La conversación con Baena es fluida, picante y nada convencional. Sus opiniones son de una independencia absoluta, libres del tabú de los clichés obligados. Su visión de la Europa desde la primera guerra mundial hasta la segunda posguerra complementa de forma importante el proceso de cambio histórico en el que nuestro Occidente se encuentra insertado. Las monarquías que subsisten -el Reino Unido y los Países Bajos representan el mejor ejemplo- fueron aquellas que no sólo se adaptaron a la mutación, sino que integraron la tradición de las formas en la corriente irreversible de la metamorfosis social.

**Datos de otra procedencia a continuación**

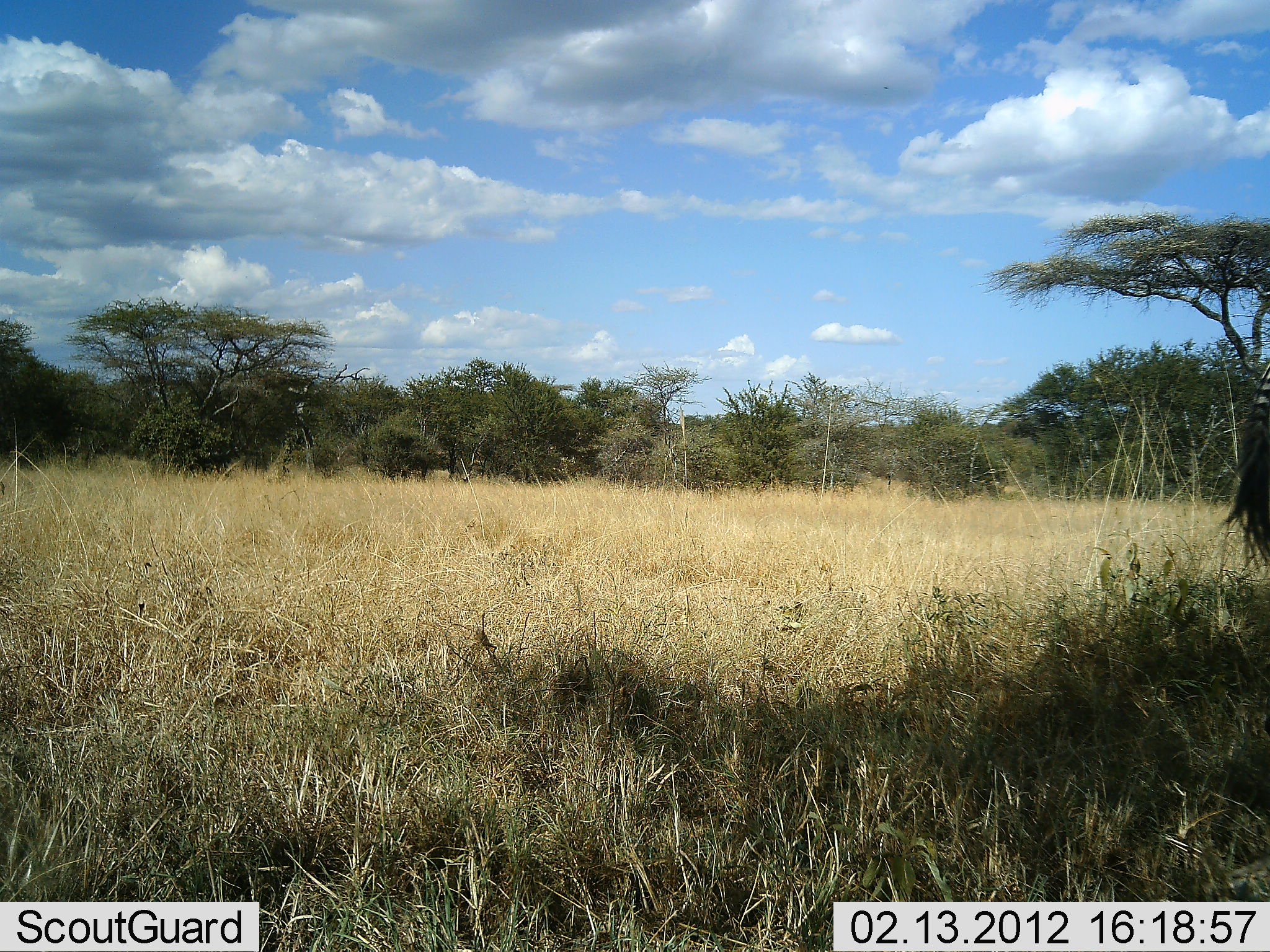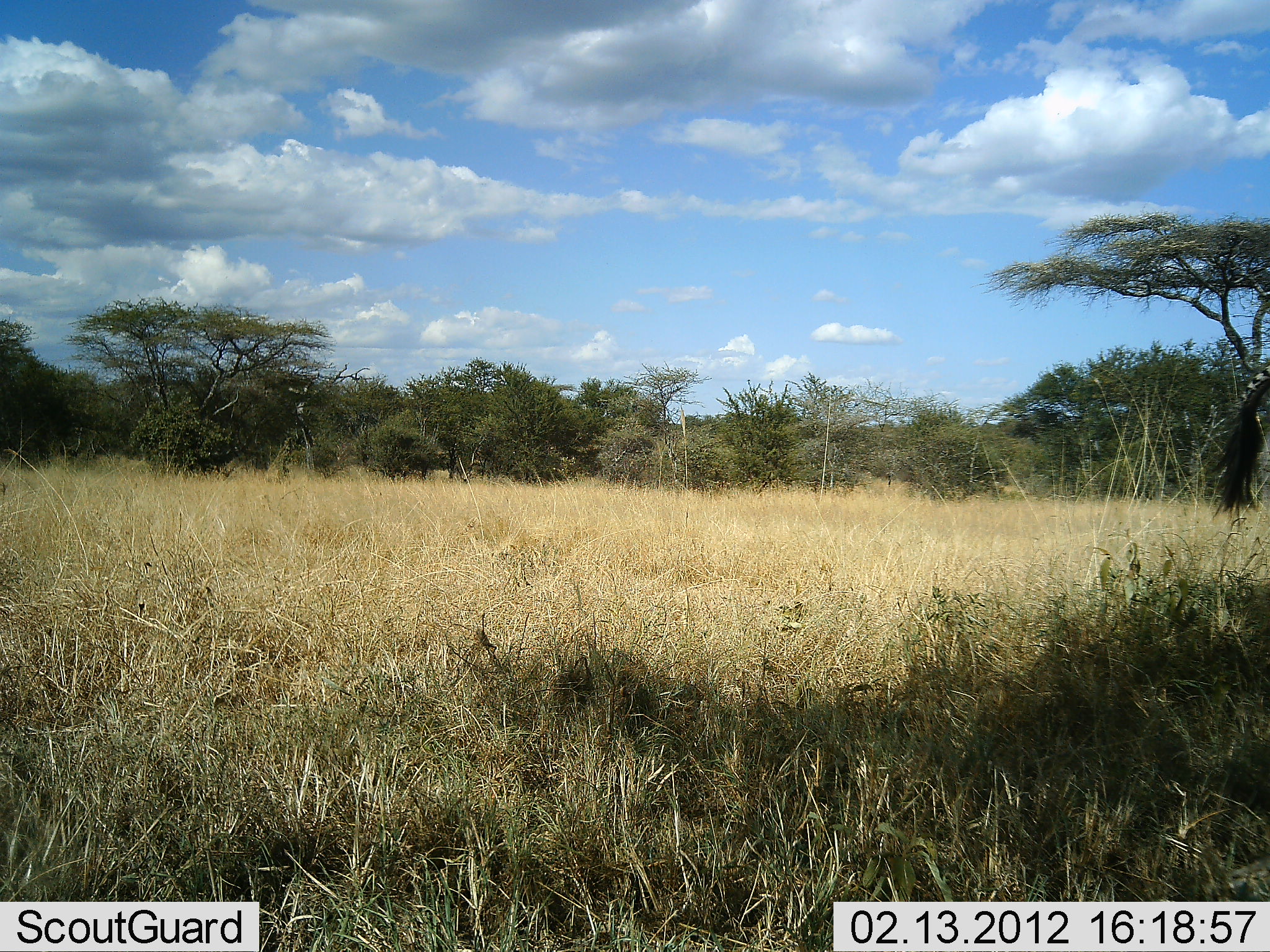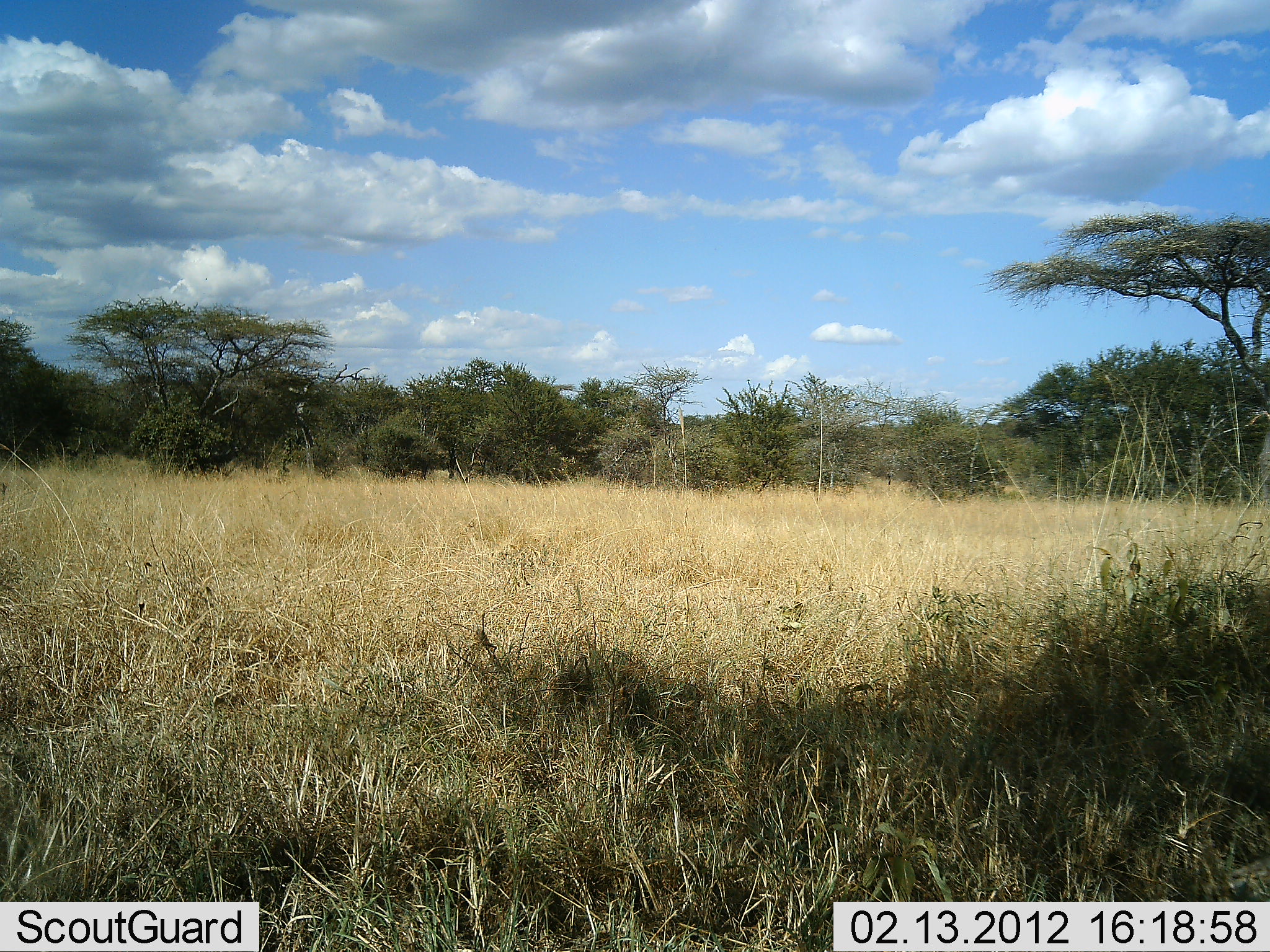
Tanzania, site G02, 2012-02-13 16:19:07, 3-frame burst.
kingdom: Animalia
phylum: Chordata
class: Mammalia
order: Perissodactyla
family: Equidae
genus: Equus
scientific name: Equus quagga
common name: plains zebra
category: zebra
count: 1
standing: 87%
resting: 0%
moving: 13%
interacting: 0%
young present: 0%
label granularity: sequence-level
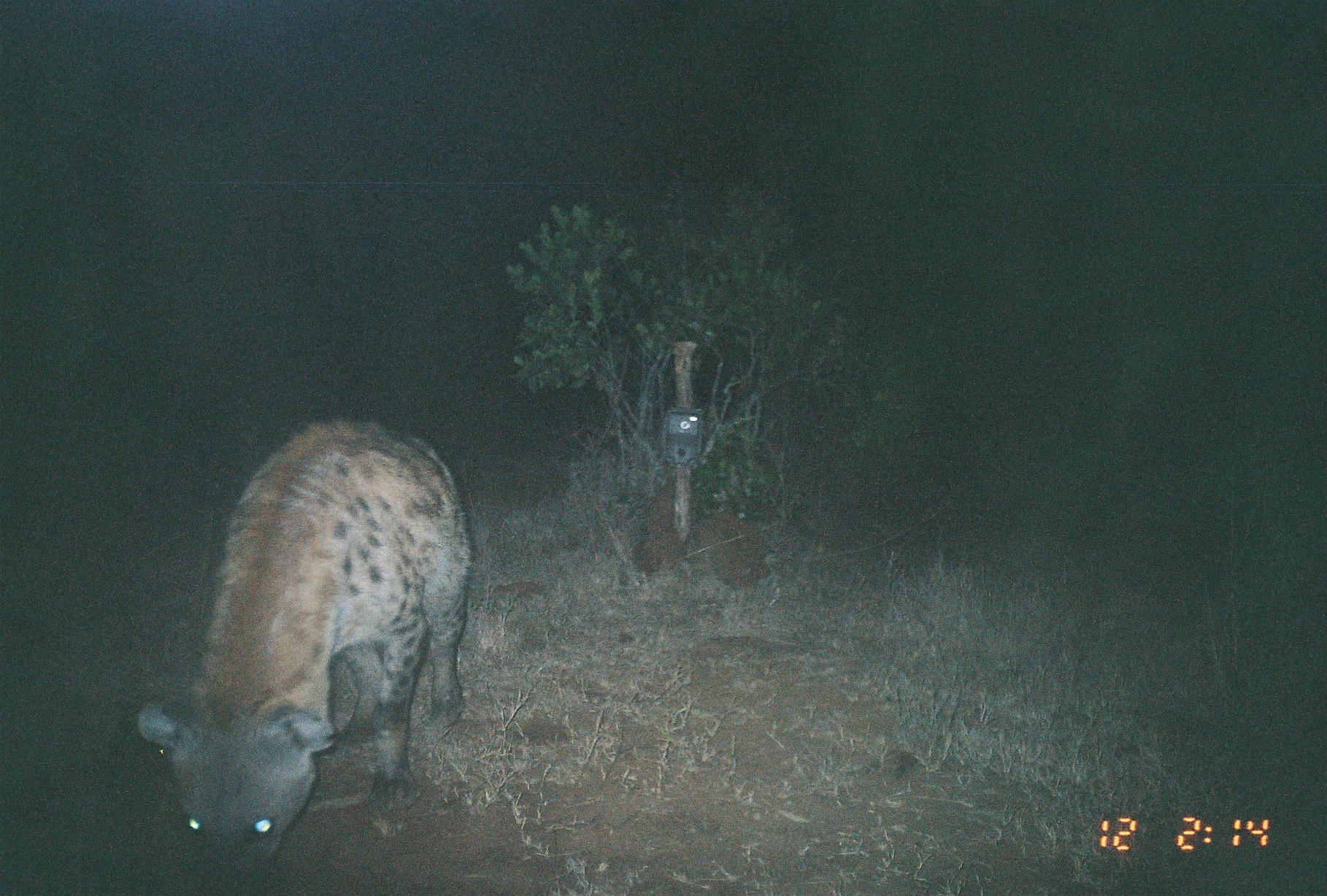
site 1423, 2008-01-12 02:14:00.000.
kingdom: Animalia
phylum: Chordata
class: Mammalia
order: Carnivora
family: Hyaenidae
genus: Crocuta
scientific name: Crocuta crocuta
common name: spotted hyena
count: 1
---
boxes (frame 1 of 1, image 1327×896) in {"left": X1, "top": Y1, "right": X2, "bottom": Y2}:
crocuta crocuta: {"left": 135, "top": 414, "right": 475, "bottom": 896}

El español señero no es siempre un buen conversador. Don Miguel de Unamuno era hombre de perpetua tertulia, pero inexorablemente se encaminaba hacia el monólogo, que, por su altura y originalidad, imponía el silencio a los demás. Don Pedro Eguillor, con su aire socrático de Renán local, sí era, en cambio, un ameno y torrencial conversador, que levantaba el vuelo de los diálogos menores hacia la trascendencia política, histórica o literaria. Ramiro de Maeztu no era hombre de conversación fácil, pues propendía a la dialéctica severa del duelo polémico. Recuerdo de una notable discusión sobre un tema metafísico que se desarrolló en la tertulia del Lion d'Or bilbaíno bajo la paternal y risueña bonhomie de Eguillor, en la que Maeztu quedó sin argumentos frente a un joven antagonista casi desconocido. Se levantó don Ramiro disgustado y marchó sin decir palabra. Al día siguiente se encontró en la calle con su opositor: "Es usted un sofista y, me desconcertó anoche con un argumento falso. Me he pasado horas buscando dónde estaba el fallo. Siéntese aquí mismo y escuche mi réplica, que ayer no pude encontrar". Y sin más, sentados ambos en un velador callejero, terminó la discusión del día anterior. Rafael Mazas fue un inigualado conversador, que arrancaba de las costumbres de los gatos o de las ínfimas anécdotas locales para acabar evocando las tertulias de los Médicis en los jardines de Florencia o los amores poéticos de Ana de Noailles. Imbricando en todo ello la imaginación y el arte.

Entre la escritura y la imagen que hoy dominan la sociedad desarrollada queda flotando, en medio la palabra. Insustituible, alada, corta en su resonancia pero larga y profunda en sus consecuencias. "Mansión humana del ser" la llamó el filósofo.